O PT fica em quarto lugar em seis diferentes cenários apresentados pelo
instituto.
O Datafolha ouviu 4.044 pessoas de 25 a 27 de março.
Segundo a pesquisa, Ciro é hoje o mais competitivo da base do presidente
Luiz Inácio Lula da Silva. Contra Serra, tem 20% e 21% da preferência,
variando conforme o cenário.
Ciro, porém, assume a liderança, com taxas que vão de
28% a 32%, nas três vezes em que Serra é substituído pelo
governador de Minas, Aécio Neves. Em dois desses cenários, Aécio
fica em terceiro lugar, atrás da ex-senadora Heloísa Helena (PSOL).

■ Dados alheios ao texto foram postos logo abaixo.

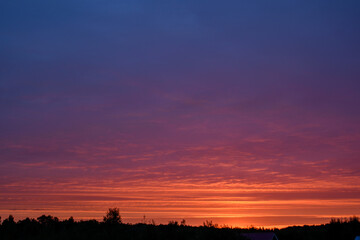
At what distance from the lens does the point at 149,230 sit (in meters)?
32.6

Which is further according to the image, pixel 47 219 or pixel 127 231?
pixel 47 219

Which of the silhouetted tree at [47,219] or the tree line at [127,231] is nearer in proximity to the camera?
the tree line at [127,231]

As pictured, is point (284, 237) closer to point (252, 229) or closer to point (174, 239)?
point (252, 229)

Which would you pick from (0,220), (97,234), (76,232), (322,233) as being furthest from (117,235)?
(322,233)

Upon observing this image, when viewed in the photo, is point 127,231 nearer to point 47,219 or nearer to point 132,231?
point 132,231

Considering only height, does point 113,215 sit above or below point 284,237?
above

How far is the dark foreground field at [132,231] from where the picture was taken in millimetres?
31906

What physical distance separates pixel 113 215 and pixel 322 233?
2055 cm

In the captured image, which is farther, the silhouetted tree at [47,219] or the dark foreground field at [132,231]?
the silhouetted tree at [47,219]

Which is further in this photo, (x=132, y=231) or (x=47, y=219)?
(x=47, y=219)

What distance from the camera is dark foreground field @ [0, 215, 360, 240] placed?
3191 centimetres

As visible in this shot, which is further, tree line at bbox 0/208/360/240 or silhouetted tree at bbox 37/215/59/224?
silhouetted tree at bbox 37/215/59/224

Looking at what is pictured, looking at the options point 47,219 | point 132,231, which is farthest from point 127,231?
point 47,219

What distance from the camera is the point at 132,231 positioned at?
117 feet
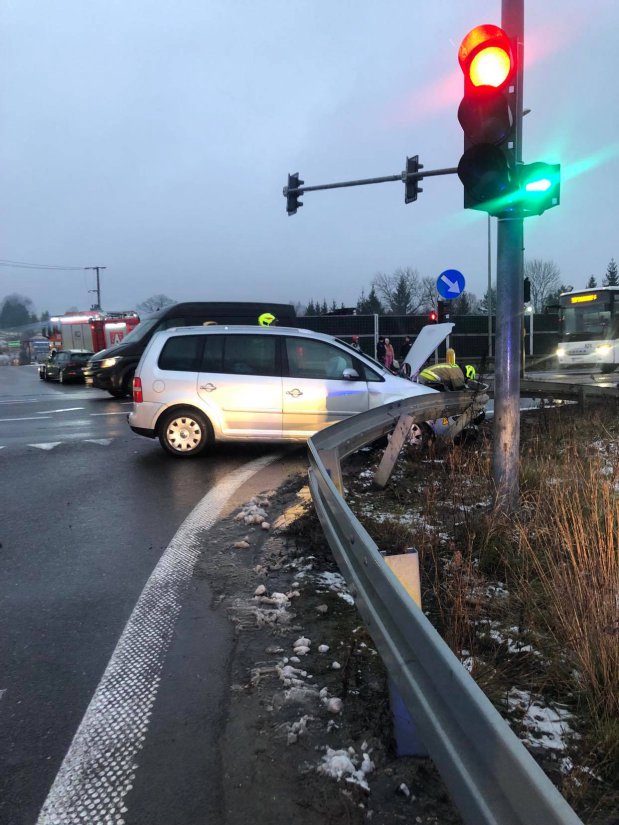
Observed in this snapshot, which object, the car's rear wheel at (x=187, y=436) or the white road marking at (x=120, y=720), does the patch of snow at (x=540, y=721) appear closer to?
the white road marking at (x=120, y=720)

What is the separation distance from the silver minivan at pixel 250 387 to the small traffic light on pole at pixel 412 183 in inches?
394

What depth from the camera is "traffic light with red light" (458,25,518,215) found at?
4246mm

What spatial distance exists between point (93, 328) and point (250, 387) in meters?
29.7

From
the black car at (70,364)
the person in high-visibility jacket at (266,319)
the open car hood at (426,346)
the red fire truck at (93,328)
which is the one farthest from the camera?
the red fire truck at (93,328)

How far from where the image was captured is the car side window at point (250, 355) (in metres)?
8.60

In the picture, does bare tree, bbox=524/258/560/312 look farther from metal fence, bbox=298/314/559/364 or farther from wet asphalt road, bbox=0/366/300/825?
wet asphalt road, bbox=0/366/300/825

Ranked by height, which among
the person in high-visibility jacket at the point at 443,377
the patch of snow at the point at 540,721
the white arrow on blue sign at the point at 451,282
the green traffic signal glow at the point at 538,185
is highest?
the white arrow on blue sign at the point at 451,282

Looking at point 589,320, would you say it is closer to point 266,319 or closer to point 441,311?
point 441,311

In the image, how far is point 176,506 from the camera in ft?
20.0

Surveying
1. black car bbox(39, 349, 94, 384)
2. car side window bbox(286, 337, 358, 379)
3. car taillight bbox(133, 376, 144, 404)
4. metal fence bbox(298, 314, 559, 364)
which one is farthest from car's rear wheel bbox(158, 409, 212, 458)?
metal fence bbox(298, 314, 559, 364)

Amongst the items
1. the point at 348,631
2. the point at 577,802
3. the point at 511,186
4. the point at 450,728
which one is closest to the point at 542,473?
the point at 511,186

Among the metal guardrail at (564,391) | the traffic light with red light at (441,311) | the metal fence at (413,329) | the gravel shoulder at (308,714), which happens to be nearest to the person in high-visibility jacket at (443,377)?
the metal guardrail at (564,391)

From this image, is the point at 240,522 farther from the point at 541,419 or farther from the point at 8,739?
the point at 541,419

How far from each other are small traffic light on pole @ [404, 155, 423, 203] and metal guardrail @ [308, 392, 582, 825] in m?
16.0
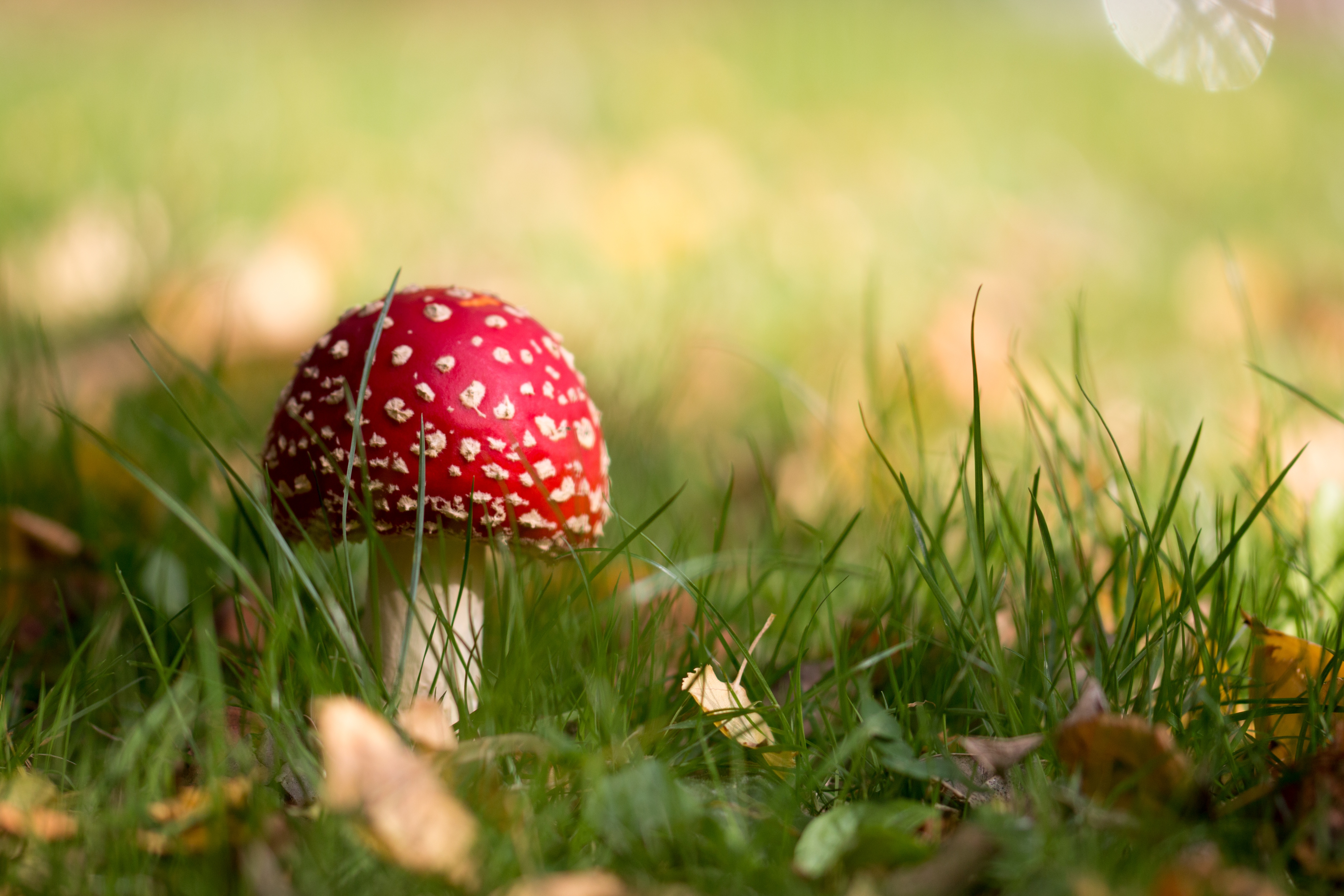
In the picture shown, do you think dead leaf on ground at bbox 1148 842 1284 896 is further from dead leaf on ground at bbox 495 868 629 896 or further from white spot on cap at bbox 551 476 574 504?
white spot on cap at bbox 551 476 574 504

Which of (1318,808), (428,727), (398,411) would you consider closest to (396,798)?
(428,727)

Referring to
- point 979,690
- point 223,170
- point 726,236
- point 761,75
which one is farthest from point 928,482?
point 761,75

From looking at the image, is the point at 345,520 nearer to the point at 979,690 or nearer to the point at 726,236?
the point at 979,690

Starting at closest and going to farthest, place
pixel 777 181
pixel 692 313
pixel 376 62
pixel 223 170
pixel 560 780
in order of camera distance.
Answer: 1. pixel 560 780
2. pixel 692 313
3. pixel 223 170
4. pixel 777 181
5. pixel 376 62

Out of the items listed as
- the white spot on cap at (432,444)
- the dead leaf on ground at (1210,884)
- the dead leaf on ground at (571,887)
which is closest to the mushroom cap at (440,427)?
the white spot on cap at (432,444)

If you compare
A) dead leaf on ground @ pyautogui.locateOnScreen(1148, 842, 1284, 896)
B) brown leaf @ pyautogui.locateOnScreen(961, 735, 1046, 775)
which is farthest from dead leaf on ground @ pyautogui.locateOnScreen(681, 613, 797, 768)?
dead leaf on ground @ pyautogui.locateOnScreen(1148, 842, 1284, 896)

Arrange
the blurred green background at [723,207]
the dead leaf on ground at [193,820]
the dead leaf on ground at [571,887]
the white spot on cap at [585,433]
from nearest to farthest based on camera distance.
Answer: the dead leaf on ground at [571,887] → the dead leaf on ground at [193,820] → the white spot on cap at [585,433] → the blurred green background at [723,207]

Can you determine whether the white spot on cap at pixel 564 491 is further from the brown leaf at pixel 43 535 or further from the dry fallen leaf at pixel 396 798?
the brown leaf at pixel 43 535

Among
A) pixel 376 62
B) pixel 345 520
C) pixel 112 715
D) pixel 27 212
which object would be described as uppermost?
pixel 376 62
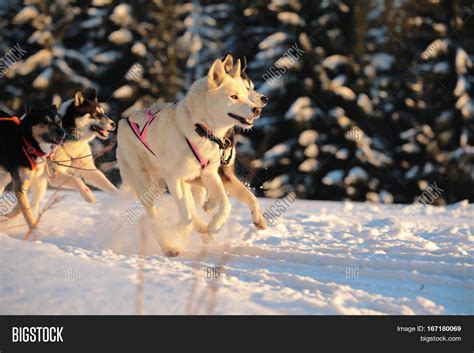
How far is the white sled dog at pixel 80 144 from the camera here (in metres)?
6.64

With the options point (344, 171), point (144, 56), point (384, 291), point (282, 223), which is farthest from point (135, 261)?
point (144, 56)

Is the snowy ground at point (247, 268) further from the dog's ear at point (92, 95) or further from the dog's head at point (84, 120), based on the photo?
the dog's ear at point (92, 95)

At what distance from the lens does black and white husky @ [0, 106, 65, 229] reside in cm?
583

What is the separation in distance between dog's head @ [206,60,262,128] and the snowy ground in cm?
93

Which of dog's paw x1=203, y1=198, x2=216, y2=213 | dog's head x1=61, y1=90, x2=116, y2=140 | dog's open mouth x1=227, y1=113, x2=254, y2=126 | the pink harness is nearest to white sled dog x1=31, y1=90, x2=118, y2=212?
dog's head x1=61, y1=90, x2=116, y2=140

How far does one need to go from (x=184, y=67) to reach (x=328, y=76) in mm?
4586

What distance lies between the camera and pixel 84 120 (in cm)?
681

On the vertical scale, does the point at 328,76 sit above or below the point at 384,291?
above

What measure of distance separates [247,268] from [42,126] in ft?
9.06

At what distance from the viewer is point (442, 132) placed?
58.7 feet

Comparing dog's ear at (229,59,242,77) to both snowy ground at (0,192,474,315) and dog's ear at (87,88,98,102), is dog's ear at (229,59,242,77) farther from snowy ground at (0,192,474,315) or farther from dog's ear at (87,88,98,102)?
dog's ear at (87,88,98,102)

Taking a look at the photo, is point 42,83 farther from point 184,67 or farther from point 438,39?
point 438,39

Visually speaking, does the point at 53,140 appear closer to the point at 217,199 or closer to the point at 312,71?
the point at 217,199

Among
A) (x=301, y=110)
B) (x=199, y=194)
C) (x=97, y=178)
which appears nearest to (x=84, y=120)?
(x=97, y=178)
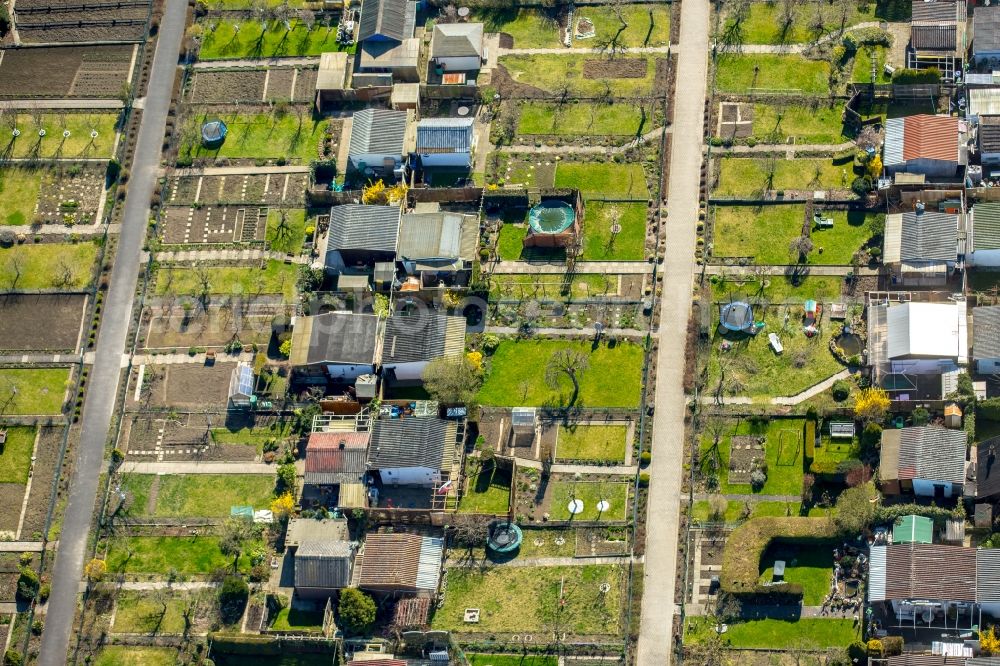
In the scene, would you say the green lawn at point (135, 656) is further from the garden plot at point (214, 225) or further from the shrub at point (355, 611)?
the garden plot at point (214, 225)

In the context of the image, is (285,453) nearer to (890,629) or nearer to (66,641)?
(66,641)

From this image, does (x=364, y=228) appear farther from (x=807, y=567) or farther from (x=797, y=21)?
(x=807, y=567)

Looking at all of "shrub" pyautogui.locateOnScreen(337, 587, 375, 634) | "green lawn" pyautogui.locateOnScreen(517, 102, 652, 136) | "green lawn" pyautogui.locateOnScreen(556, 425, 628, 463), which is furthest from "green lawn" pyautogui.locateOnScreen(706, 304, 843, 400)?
"shrub" pyautogui.locateOnScreen(337, 587, 375, 634)

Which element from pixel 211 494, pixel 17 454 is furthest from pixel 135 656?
pixel 17 454

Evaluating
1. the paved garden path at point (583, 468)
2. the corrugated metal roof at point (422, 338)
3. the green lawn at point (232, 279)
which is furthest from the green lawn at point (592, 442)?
the green lawn at point (232, 279)

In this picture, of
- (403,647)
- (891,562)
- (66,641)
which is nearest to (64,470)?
(66,641)

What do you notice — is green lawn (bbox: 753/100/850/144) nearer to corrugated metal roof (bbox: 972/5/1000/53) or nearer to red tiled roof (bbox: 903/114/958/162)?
red tiled roof (bbox: 903/114/958/162)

Em outro, está tecnicamente empatado com ela. A margem de erro é de
dois pontos percentuais, para mais ou para menos.
Sem chance
A pesquisa mostra ainda que o PT não teria chance de permanecer na Presidência
se as eleições fossem hoje. No partido, a ministra do Turismo,
Marta Suplicy, é quem aparece como mais forte. Ainda assim, fica em
quarto lugar, com 8%, quando Serra está no páreo. Nesse cenário,
Serra tem 36%, Ciro, 20%, e Heloísa, 12%.
Mas, lembrando a popularidade de Lula, o diretor-presidente do Datafolha, Mauro
Paulino, aposta numa mudança com sua entrada em campo. "O ator
principal, que é o Lula, ainda não entrou no jogo. A partir do
momento em que ele defender um nome do PT, esse tabuleiro tende a mudar."
Para a pesquisa, o Datafolha apresentou sete diferentes simulações.
Em três delas, Serra é o nome do PSDB. Em outras três, é substituído
por Aécio.
Pelo PT, são alternados os nomes de três ministros: Marta, Dilma
Rousseff (Casa Civil) e Patrus Ananias (Desenvolvimento Social). Ciro e Heloísa
estão em todos os cenários.
Com Dilma, Serra chega a 38% contra 20% de Ciro e 14% de Heloísa. A
ministra da Casa Civil fica com 3%. Contra Patrus (1%), Serra mantém-se
com 38%, e Ciro atinge 21%.
Marta chega a 11% no cenário em que Aécio substitui Serra. Nele,
Ciro tem 28%, seguido de Heloísa (17%) e Aécio (14%).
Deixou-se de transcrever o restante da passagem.